WHAT THE TASK REQUIRES :: Go through the entries below and copy each line that holds the word "management".
***** DATA FOR PROCESSING
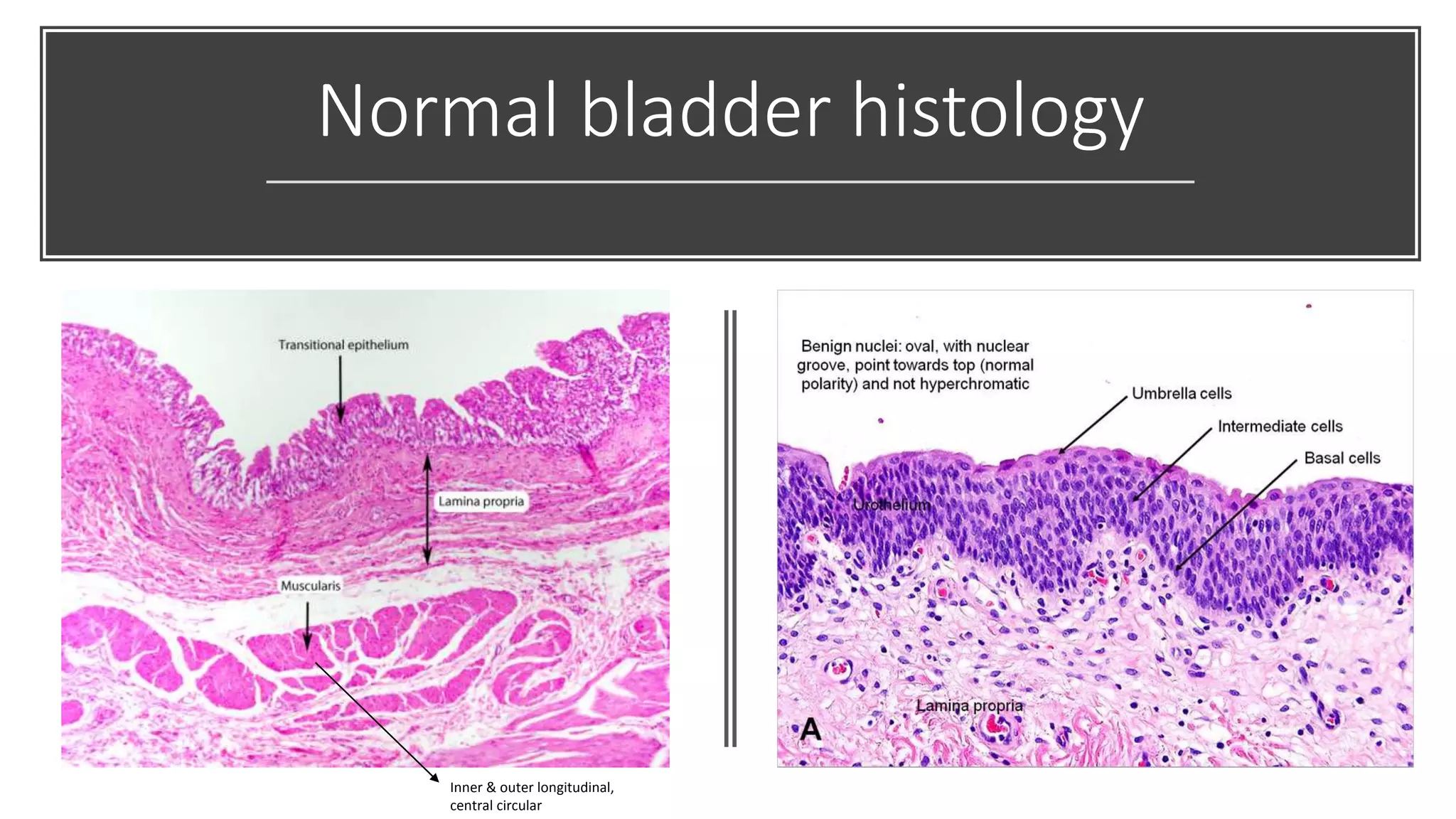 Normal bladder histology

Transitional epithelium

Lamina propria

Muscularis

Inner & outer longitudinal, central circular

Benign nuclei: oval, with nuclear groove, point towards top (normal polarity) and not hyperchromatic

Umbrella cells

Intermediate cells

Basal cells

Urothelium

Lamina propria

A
**********
***** DATA FOR PROCESSING
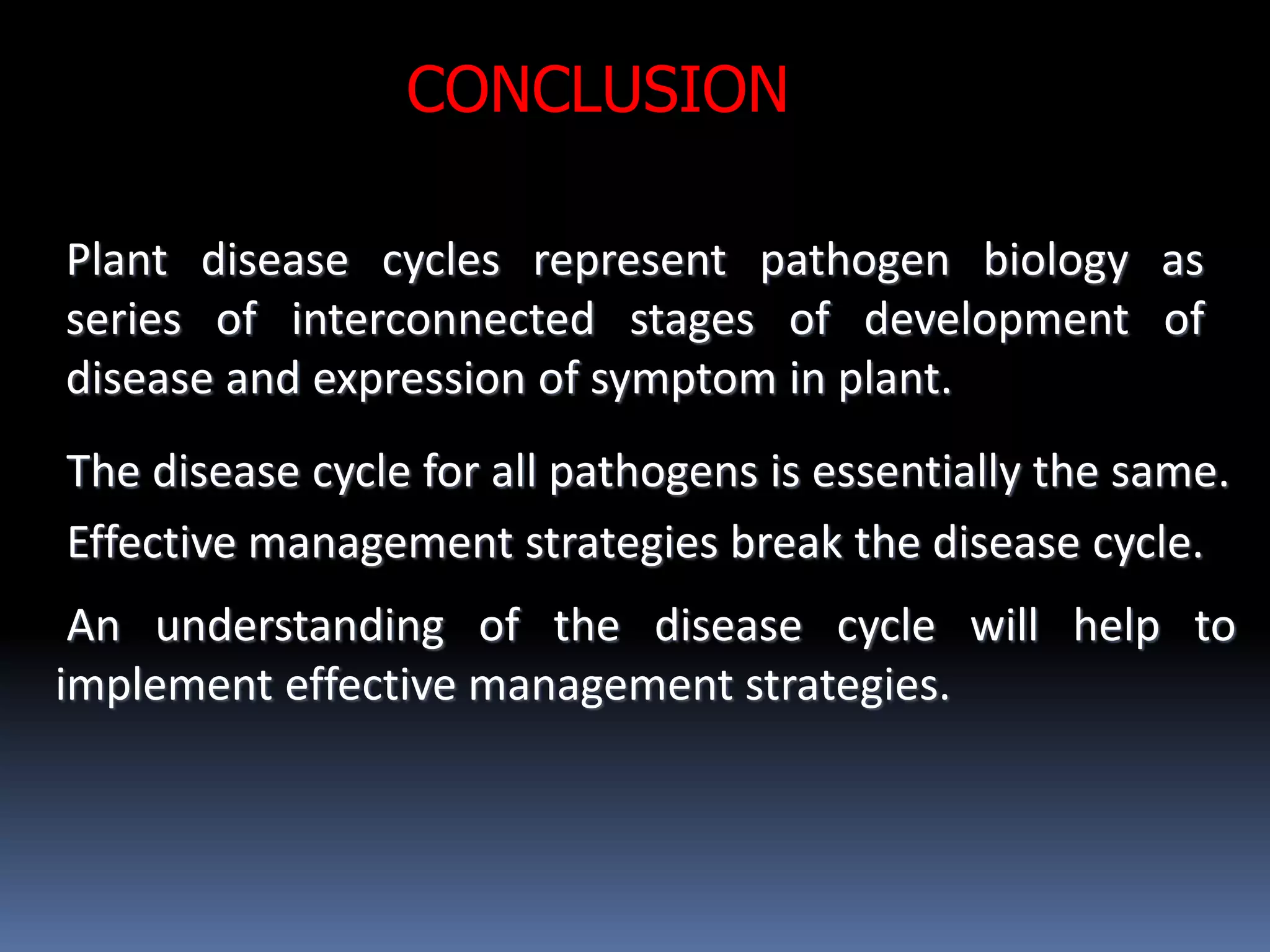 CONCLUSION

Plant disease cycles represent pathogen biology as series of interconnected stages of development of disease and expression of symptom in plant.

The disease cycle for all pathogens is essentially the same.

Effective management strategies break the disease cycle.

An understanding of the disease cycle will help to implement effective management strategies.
**********
TASK ANSWER ::
Effective management strategies break the disease cycle.
An understanding of the disease cycle will help to implement effective management strategies.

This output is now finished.